Trend: Chain Rewrite days stood at 340 in November 2016 before falling to a low of 191 days in Feb 2018 as the growth in current hashpower outpaced the accumulated hashpower. Since then it’s shot up to a current ATH of 635 days shortly after hitting ATHs in hash this fall. Very healthy.
Hash price: $USD per Yottahash
Definition: Hash price is calculated as the total $USD mining rewards over the period divided by the total Yottahash over the period. It is the $USD amount the network is compensating miners for their hashing work.

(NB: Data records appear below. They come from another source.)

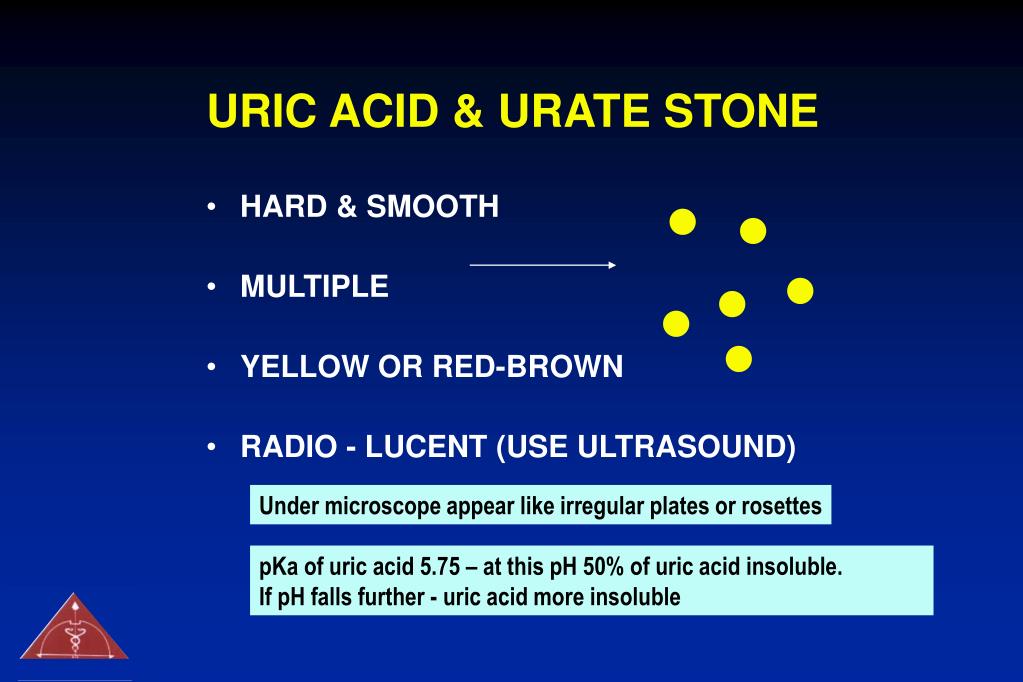 URIC ACID & URATE STONE

• HARD & SMOOTH

• MULTIPLE

• YELLOW OR RED-BROWN

• RADIO - LUCENT (USE ULTRASOUND)

Under microscope appear like irregular plates or rosettes

pKa of uric acid 5.75 – at this pH 50% of uric acid insoluble.
If pH falls further - uric acid more insoluble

Why is this important: Falling hash price over the long run is indicative of increased competition in the mining industry which is essential for Bitcoin’s security model. It represents more investment in ASICs and more efficient energy usage. I think of the falling price of hash similar to the falling price of transistors in Moore’s law.
Caveats: This metric can be sensitive to short term fluctuations in BTC price and blockspace demand as miners can’t bring capacity online fast enough to meet demand surges from bull markets (see 2018 peak).
Trend: Hash price decreased ~5x from $8.30/YH in Nov 2016 to $1.50/YH today. This is a healthy decline that represents exponential progress in mining efficiency from improved ASICs and better energy usage. Falling price suggests healthy competition among miners.
Security metrics I want but don’t have
Percent of Bitcoin self custodied: this one requires address classification (to identify addresses owned by exchanges and custodians) which is tricky and frankly unreliable in my experience. Some data providers have charts for number of coins on exchanges, but this doesn’t cover centralized custody providers which could be larger.
Percent of Bitcoin secured using multisig: txstats.com has a chart showing the breakdown of P2SH addresses by type, but the type is only revealed after an output is spent so a majority of coins are unclassified (or P2WPKH) as of now and will likely continue to be. The chart does not cover P2WSH.
Number of Tor Nodes: Clark Moody has this on his dashboard, but I don’t have a time series I can plot myself.
End
Thanks for reading my rundown of the Security KPIs for the Bitcoin network!